Prime Minister Chou: To my knowledge there is none there. There are perhaps some leftists but to my knowledge there are no Communist parties in Singapore.

Secretary Kissinger: But he is not against the People’s Republic. He is afraid you will engage in subversive activities there.

Prime Minister Chou: We are not going to subvert them. We haven’t even subverted Hongkong. Why would we go there. Why give up Hongkong at our door step to go so far. Hongkong has 4 million while Singapore has slightly over one and a half million.

Secretary Kissinger: I will send a letter to Lee Kuan Yew.

Prime Minister Chou: He has not been so bad to us. There is a branch of the bank of China there.

Secretary Kissinger: He is not against you. I know him very well. He is one of the few leaders with whom it is worth talking. Aside from his having power, he has a great understanding of England.

Prime Minister Chou: He is a very eloquent speaker. I believe he was trained by McDonald.

Secretary Kissinger: He was at the London School of Economics.

Prime Minister Chou: Because McDonald had been Governor General of Singapore.

Secretary Kissinger: He always comes to Harvard once every two years.

Prime Minister Chou: You mean the son of Ramsey McDonald?

Secretary Kissinger: Lee Kuan Yew comes to Harvard and shocks my liberal colleagues by calling them fools. They are not used to Socialists calling them that.

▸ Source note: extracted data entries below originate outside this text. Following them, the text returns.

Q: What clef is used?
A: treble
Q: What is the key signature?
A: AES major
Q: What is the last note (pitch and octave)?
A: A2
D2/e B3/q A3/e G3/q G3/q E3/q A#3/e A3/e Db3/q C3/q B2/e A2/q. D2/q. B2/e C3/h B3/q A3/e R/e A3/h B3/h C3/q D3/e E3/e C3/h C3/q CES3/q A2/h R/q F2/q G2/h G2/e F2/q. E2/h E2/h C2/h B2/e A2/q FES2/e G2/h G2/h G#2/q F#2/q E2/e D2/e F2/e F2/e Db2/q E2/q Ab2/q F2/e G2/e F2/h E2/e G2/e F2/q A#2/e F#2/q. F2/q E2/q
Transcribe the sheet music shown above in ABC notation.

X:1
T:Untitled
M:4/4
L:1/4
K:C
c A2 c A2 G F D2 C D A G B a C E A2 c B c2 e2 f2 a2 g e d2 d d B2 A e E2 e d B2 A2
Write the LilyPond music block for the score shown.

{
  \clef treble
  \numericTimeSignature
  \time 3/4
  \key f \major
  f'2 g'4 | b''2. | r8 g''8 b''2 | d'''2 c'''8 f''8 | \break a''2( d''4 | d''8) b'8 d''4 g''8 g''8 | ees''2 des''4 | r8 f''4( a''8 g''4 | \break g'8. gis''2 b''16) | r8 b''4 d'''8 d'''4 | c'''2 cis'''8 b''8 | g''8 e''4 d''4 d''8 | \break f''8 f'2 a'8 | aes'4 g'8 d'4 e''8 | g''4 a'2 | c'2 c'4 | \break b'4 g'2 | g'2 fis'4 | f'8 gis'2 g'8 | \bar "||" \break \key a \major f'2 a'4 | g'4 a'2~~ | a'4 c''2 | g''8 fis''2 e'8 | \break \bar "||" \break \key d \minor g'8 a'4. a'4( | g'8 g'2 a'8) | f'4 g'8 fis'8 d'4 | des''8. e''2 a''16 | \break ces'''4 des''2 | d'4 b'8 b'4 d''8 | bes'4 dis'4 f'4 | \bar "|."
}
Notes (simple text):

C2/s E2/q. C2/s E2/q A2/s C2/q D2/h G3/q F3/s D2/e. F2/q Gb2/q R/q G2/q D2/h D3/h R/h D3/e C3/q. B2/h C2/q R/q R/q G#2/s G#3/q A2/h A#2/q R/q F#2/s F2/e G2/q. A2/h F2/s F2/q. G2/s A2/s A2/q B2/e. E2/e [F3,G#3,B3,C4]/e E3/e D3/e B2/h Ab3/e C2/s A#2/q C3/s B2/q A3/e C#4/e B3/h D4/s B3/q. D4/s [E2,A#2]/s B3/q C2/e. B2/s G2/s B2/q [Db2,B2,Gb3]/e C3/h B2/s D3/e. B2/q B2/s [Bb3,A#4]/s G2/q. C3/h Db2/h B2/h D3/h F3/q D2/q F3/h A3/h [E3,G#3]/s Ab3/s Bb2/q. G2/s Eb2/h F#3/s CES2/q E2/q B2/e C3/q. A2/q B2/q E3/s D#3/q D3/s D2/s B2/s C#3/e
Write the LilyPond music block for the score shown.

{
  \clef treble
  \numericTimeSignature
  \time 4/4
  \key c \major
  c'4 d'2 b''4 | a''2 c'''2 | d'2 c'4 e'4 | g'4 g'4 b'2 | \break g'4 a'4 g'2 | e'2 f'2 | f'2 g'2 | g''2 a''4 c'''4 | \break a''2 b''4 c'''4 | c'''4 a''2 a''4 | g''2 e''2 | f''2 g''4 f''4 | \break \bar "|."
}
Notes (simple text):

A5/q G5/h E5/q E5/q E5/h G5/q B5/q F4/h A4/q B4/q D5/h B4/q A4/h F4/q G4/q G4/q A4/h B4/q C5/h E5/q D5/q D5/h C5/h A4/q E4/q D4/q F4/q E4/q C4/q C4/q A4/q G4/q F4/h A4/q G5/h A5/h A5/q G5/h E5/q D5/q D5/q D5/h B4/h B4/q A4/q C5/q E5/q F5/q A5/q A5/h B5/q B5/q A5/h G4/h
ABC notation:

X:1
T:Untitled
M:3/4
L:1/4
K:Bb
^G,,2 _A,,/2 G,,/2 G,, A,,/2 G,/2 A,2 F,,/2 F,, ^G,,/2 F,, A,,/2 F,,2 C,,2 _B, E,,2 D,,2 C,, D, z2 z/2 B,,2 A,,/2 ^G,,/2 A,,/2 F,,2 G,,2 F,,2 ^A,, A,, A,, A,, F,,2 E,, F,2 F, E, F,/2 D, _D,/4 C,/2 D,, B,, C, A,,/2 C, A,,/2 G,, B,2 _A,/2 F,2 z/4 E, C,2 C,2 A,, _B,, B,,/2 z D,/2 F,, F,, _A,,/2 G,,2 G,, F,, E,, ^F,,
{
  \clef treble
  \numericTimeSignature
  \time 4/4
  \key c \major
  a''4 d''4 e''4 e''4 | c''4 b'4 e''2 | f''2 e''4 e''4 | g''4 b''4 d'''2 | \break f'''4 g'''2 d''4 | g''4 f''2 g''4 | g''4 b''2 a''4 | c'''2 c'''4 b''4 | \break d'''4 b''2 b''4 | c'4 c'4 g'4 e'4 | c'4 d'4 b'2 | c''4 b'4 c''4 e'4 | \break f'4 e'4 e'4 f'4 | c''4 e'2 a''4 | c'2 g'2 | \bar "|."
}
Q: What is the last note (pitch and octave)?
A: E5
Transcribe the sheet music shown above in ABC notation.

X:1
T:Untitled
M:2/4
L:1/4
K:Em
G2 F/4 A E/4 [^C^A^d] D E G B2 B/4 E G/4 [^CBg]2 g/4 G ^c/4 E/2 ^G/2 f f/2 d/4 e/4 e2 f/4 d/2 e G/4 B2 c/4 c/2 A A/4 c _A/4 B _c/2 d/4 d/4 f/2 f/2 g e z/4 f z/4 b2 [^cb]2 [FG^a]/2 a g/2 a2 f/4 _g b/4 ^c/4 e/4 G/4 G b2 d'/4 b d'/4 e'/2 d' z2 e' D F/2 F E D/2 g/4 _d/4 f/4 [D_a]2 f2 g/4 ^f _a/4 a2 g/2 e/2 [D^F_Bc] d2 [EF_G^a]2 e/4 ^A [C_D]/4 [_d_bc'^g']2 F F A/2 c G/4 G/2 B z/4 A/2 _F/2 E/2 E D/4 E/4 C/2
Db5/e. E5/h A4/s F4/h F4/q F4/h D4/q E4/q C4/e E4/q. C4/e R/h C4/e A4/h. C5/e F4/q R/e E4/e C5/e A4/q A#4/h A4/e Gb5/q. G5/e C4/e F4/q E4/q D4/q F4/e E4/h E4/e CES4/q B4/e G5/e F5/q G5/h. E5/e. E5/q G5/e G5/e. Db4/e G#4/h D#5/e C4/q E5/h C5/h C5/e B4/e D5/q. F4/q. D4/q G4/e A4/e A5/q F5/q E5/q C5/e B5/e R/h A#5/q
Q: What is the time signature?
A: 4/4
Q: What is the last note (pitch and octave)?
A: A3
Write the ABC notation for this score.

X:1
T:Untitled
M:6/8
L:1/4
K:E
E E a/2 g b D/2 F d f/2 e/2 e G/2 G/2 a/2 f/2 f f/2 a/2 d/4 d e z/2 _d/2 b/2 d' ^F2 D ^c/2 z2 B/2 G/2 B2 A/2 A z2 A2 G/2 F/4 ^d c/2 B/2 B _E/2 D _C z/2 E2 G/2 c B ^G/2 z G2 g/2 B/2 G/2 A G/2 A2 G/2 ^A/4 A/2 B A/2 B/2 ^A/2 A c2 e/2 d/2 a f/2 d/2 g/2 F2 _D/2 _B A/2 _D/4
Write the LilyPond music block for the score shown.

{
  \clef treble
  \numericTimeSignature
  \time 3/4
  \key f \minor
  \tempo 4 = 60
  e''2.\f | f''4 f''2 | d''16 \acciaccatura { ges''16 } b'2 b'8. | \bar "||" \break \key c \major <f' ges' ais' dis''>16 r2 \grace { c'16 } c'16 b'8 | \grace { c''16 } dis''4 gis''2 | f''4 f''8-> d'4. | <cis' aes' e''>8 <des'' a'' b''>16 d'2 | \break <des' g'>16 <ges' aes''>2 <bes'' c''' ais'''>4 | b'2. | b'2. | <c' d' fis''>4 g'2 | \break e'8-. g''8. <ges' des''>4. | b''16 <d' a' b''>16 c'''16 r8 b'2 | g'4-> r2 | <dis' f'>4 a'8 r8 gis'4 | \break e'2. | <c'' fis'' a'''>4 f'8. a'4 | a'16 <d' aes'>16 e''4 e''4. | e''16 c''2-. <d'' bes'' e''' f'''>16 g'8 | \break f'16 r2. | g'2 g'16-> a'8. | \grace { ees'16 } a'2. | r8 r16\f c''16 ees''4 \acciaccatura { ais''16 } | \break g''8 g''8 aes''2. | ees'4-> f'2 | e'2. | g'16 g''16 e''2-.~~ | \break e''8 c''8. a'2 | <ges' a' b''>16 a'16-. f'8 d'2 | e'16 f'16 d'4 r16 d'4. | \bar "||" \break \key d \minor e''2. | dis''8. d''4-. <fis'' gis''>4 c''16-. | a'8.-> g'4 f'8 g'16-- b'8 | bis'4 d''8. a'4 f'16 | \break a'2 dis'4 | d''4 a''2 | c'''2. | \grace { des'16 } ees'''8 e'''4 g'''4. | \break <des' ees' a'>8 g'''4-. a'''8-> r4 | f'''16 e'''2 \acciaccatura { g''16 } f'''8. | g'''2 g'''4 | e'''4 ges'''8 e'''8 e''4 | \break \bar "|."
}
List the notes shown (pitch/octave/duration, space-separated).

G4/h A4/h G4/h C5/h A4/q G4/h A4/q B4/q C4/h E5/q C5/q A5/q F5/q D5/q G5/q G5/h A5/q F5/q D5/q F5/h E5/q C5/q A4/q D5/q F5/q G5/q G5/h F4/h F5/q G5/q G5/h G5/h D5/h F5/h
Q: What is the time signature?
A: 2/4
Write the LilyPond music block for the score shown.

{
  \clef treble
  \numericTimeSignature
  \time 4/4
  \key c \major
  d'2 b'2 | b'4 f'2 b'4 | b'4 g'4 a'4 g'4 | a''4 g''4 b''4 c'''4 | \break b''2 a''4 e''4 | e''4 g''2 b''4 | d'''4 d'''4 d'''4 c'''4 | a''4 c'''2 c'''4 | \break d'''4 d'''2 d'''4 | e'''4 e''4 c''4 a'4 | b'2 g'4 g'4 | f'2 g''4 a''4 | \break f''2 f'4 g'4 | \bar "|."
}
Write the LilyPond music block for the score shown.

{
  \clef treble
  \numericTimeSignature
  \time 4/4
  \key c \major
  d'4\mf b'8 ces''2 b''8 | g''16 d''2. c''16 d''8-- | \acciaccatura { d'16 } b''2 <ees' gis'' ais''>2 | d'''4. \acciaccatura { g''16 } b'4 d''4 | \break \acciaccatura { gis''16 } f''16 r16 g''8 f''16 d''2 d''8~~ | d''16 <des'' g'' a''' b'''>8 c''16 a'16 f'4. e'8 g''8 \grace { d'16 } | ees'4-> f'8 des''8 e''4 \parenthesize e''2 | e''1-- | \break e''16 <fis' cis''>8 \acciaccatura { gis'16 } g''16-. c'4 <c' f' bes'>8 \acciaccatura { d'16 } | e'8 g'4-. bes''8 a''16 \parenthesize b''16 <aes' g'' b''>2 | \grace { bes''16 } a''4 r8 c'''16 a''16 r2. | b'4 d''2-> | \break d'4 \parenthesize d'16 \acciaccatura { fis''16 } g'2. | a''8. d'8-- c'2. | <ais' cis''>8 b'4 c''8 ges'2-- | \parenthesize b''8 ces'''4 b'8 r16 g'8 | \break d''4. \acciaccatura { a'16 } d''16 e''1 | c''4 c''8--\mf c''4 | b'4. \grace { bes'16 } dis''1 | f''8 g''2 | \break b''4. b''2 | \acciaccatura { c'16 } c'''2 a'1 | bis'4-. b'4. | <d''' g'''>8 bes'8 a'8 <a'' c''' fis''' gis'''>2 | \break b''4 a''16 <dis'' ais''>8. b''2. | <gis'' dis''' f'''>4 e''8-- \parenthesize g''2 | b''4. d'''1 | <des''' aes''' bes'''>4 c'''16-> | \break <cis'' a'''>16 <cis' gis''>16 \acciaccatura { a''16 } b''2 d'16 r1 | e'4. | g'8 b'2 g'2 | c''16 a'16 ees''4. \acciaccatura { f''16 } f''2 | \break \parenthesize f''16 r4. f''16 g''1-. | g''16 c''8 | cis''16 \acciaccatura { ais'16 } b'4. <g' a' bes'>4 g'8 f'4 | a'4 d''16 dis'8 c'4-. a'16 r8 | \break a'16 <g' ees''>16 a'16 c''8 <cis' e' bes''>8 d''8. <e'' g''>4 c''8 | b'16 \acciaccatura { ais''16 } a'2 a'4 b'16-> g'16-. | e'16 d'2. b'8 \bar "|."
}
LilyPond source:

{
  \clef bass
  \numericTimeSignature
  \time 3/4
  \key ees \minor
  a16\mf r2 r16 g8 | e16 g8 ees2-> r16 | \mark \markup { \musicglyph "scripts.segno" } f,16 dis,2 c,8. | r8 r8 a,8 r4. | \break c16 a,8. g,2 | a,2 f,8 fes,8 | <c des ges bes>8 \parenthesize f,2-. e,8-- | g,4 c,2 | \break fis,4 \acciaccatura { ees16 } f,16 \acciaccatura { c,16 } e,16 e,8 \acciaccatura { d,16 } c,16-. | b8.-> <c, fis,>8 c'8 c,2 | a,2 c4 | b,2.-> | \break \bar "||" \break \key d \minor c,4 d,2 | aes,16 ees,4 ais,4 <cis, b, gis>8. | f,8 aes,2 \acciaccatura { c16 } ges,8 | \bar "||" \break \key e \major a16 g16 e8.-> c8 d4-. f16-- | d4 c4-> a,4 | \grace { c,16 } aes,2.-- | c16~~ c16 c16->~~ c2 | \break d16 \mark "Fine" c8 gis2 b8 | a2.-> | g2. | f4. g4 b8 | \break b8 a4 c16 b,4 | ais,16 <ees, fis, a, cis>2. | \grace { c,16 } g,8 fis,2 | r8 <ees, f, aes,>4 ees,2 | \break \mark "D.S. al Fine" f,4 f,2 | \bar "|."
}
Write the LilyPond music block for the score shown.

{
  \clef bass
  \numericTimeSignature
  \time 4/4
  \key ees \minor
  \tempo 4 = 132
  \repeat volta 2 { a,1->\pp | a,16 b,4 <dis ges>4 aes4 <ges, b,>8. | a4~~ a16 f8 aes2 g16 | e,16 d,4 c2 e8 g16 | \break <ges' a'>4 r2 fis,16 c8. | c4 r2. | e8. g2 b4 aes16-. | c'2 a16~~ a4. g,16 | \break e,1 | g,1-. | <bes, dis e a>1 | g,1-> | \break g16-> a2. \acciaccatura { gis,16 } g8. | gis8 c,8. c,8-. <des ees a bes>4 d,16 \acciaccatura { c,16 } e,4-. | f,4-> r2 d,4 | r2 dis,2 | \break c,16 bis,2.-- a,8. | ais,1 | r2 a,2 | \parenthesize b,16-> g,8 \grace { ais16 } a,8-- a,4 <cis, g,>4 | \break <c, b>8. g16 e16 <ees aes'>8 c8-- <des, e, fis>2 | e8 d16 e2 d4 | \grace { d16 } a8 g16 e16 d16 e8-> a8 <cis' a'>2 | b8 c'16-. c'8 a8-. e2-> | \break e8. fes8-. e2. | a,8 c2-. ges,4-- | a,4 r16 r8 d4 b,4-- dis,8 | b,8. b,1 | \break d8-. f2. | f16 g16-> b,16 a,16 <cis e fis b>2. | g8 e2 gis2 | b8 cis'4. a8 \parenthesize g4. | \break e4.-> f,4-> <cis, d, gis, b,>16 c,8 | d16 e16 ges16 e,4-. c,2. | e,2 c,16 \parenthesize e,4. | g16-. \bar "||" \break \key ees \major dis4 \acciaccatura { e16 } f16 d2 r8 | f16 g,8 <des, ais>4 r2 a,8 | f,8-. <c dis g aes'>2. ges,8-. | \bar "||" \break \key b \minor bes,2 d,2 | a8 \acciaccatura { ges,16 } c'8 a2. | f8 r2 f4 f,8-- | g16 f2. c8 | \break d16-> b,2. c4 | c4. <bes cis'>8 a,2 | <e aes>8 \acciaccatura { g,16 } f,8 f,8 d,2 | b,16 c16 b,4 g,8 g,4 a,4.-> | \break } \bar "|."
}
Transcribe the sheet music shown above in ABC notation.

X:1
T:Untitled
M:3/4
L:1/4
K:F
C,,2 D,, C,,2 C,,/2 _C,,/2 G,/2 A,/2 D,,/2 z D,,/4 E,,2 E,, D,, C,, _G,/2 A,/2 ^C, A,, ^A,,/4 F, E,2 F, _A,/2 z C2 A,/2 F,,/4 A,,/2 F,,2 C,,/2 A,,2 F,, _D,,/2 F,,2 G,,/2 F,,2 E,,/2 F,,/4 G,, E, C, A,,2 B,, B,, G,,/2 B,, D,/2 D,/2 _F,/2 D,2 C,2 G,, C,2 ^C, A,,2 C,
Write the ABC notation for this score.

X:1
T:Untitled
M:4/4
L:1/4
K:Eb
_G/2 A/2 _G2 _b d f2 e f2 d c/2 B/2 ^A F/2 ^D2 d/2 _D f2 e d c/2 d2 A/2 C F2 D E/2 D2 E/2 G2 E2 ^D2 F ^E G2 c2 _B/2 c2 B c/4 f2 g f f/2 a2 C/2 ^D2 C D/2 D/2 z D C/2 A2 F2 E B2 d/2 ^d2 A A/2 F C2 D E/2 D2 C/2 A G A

[Note: At 12:30 a.m. on November 14, the meeting adjourned for about 30 minutes and then resumed with additional participants to discuss the communiqué.]7

  1. Source: National Archives, Nixon Presidential Materials, NSC Files, Kissinger Office Files, Box 96, Country Files, Far East, China Exchanges, November 1, 1973–March 31, 1974. Top Secret; Sensitive; Exclusively Eyes Only. The meeting took place at the Great Hall of the People. All brackets are in the original.
  2. The Chinese Government expressed displeasure with the use of U.S. Marines to guard the U.S. Liaison Office in Beijing. Telegram 1297 from Beijing, November 1, suggested that their uniformed appearance offended Chinese observers. (Ibid., NSC Files, Box 527, Country Files, Far East, People’s Republic of China, Vol. 8, July 10–Dec 31, 1973)
  3. The name did not sound like Nguyen Duy Trinh but it probably was. [Footnote in the original.]
  4. Material on journalists missing in Cambodia was included in a checklist from Kissinger’s trip. (National Archives, Nixon Presidential Materials, NSC Files, Kissinger Office Files, Box 100, Country Files, Far East, Kissinger Trip to Peking—Papers, November 1973)
  5. On October 26, the Department of State informed the Embassy in Saigon that Queen Kossamak Nearireak would be flown from Phnom Penh to Beijing, where her son, Prince Sihanouk, was currently residing. (Telegram 211294; National Archives, RG 59, Central Foreign Policy Files)
  6. Gough Whitlam visited the People’s Republic of China from October 31 to November 4.
  7. Chou and Kissinger met until 2:20 a.m. to finalize the communiqué. (National Archives, Nixon Presidential Materials, NSC Files, Kissinger Office Files, Box 100, Country Files, Far East, Secretary Kissinger’s Conversations in Peking, November 1973) The final text of the Joint Communiqué is printed in Department of State Bulletin, December 10, 1973, pp. 716–717.